Second, Collison is on a short list of role players who become franchise cornerstones.
Look at that list of 11 NBA players who have been with their current franchise at least nine years. Seven absolute stars (Kobe, Dirk, Pierce, Wade, Parker, Ginobili and Duncan). Two solid starters who helped produce a championship (Prince, Haslem). Plus Collison and Foster, two big guys who play fundamental basketball and provide the dirty work that gets things accomplished.
Foster doesn’t play all that much anymore – 11 games, 141 minutes all season – but Collison remains a Thunder essential. Tough defense, screens galore, occasional scoring touch. The Thunder always seems to play better with Collison on the floor.
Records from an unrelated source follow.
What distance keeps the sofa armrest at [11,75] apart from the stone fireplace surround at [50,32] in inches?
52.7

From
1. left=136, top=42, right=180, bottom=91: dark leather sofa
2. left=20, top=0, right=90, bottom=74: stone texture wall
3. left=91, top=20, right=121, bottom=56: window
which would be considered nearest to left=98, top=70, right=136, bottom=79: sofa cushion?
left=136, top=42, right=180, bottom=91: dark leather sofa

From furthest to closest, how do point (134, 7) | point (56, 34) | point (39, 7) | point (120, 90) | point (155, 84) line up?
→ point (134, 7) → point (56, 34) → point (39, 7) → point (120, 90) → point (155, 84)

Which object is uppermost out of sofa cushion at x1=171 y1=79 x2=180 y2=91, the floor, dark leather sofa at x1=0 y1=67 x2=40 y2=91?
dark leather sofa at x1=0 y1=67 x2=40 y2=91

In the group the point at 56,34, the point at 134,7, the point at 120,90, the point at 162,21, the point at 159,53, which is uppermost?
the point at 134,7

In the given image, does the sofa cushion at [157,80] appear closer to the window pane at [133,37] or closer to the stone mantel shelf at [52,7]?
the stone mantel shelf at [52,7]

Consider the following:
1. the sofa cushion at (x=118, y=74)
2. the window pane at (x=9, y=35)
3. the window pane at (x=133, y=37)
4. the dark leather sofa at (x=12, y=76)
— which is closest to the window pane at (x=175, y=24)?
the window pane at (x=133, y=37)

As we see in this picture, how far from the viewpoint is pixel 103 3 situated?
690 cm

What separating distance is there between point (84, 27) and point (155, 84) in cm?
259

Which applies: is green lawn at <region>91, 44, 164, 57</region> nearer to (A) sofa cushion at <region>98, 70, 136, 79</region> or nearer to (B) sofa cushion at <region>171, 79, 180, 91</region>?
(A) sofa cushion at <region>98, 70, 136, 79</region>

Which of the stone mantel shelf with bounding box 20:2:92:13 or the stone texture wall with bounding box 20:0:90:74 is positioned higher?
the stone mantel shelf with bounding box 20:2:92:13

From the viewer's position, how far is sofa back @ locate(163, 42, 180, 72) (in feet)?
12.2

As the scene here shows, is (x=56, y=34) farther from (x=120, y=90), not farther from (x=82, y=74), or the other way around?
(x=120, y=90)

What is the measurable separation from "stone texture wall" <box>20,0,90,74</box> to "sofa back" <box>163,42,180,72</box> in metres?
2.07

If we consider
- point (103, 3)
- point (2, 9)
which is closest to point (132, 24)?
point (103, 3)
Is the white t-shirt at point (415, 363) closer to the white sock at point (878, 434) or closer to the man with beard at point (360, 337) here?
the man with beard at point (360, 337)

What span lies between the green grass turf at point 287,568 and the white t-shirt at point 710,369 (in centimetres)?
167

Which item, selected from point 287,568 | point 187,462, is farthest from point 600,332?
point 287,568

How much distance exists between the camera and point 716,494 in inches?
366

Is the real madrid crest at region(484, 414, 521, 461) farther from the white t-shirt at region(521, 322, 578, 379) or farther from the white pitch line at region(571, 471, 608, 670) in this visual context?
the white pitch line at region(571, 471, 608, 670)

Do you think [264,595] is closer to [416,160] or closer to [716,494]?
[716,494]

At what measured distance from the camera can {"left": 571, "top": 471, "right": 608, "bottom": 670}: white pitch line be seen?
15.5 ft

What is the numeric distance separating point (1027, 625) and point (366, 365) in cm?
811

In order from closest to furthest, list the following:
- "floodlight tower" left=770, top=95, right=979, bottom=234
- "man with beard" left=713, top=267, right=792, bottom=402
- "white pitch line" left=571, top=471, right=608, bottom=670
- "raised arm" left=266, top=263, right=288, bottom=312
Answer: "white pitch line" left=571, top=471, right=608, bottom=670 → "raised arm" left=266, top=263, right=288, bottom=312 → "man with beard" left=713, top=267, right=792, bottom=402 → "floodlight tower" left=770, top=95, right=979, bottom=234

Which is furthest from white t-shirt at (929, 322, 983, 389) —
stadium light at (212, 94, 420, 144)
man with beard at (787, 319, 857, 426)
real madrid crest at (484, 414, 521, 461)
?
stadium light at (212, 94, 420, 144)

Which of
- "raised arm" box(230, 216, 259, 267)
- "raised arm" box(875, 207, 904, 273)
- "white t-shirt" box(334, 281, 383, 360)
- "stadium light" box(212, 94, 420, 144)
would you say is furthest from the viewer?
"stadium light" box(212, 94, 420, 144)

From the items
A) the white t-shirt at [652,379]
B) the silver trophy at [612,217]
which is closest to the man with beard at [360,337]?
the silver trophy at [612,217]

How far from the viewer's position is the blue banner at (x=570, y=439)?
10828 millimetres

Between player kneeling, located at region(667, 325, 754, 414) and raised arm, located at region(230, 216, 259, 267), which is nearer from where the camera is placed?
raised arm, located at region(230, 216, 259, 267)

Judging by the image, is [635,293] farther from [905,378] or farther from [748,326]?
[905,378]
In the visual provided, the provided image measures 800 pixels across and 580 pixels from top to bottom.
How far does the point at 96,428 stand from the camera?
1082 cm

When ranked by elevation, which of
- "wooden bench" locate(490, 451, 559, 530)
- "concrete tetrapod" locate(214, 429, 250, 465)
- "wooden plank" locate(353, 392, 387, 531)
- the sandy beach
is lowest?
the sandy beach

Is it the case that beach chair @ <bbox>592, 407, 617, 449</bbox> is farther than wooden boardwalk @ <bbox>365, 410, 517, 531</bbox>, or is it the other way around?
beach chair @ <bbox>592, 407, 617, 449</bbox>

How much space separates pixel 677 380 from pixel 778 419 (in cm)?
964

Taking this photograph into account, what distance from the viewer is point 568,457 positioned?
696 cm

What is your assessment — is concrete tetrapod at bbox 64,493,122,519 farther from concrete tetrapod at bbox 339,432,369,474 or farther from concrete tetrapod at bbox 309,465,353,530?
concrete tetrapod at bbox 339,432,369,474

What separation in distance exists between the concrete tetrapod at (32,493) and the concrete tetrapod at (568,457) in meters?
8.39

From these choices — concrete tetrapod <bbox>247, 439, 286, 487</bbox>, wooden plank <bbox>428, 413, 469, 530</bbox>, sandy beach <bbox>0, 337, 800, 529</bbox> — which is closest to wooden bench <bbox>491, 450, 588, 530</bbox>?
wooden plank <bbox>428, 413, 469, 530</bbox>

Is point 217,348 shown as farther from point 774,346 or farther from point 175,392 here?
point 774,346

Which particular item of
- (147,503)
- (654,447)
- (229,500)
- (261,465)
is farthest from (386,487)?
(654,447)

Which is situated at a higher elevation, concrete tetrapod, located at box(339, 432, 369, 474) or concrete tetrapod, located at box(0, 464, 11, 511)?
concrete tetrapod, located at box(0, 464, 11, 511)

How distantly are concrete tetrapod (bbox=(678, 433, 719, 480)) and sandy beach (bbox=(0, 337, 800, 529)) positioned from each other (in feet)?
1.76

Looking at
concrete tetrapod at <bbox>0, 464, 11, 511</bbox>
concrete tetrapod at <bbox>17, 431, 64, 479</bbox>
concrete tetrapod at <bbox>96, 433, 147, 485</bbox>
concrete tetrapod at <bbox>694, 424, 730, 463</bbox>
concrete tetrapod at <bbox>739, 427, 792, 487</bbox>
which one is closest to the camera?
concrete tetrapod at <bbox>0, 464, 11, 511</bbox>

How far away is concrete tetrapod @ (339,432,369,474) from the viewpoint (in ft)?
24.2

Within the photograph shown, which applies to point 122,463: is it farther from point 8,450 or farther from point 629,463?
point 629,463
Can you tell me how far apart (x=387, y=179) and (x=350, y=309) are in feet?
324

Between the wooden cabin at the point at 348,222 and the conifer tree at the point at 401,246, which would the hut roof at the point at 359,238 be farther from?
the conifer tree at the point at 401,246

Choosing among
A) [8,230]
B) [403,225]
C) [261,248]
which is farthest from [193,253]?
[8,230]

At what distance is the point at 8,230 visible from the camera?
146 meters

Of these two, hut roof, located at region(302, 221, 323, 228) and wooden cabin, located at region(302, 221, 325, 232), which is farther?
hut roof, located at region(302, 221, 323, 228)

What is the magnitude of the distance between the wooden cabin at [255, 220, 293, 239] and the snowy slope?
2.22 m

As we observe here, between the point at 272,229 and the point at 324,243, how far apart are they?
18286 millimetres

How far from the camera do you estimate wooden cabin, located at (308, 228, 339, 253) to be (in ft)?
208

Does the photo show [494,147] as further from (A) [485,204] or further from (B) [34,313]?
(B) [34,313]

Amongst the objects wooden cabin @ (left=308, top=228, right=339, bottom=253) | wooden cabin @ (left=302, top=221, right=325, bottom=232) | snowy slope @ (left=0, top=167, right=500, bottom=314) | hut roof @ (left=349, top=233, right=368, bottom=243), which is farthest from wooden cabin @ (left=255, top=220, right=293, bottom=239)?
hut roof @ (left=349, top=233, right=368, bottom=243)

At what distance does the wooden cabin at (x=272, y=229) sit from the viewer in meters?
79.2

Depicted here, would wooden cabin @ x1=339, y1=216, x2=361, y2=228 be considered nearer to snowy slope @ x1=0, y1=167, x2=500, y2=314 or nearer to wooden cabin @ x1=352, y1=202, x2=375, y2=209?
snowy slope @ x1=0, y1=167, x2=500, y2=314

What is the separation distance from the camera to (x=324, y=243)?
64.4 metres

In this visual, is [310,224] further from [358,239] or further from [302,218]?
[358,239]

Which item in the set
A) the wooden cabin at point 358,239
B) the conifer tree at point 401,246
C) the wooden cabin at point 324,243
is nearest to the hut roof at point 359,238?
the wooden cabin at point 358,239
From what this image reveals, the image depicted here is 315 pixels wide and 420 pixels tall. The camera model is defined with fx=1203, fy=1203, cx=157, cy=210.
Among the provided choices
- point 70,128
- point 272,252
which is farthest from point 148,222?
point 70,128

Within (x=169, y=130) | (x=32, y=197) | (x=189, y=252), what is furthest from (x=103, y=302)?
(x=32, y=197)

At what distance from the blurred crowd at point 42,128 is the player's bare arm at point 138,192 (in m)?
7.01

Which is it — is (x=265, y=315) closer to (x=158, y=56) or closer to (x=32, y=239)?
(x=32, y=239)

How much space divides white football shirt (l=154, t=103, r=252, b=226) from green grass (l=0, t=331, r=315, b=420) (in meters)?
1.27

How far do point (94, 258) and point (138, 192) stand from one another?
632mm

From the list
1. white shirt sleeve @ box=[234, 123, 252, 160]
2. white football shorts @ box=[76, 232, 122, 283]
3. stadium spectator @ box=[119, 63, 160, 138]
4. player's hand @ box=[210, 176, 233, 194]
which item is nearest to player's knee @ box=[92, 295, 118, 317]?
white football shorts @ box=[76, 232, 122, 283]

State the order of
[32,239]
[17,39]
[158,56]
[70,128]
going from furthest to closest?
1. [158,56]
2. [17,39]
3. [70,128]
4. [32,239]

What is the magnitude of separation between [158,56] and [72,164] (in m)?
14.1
Which is no coincidence. Teams often try to keep their stars as the core, and rotate role players in and out of the roster over a period of years. But the Thunder has made Collison a virtual lifer; he’s under contract through summer 2015. Sam Presti gave Collison a huge signing bonus in November 2010, which basically made Collison a $13-million player for that season. But the payoff was that Collison would remain a Boomer the next four years, making $3.2 million, $2.9 million, $2.5 million and $2.2 million.
You give a bonus like that to guys you can count on. And the Thunder can count on Collison. This organization has counted on him, for longer than all but a handful of players in the NBA.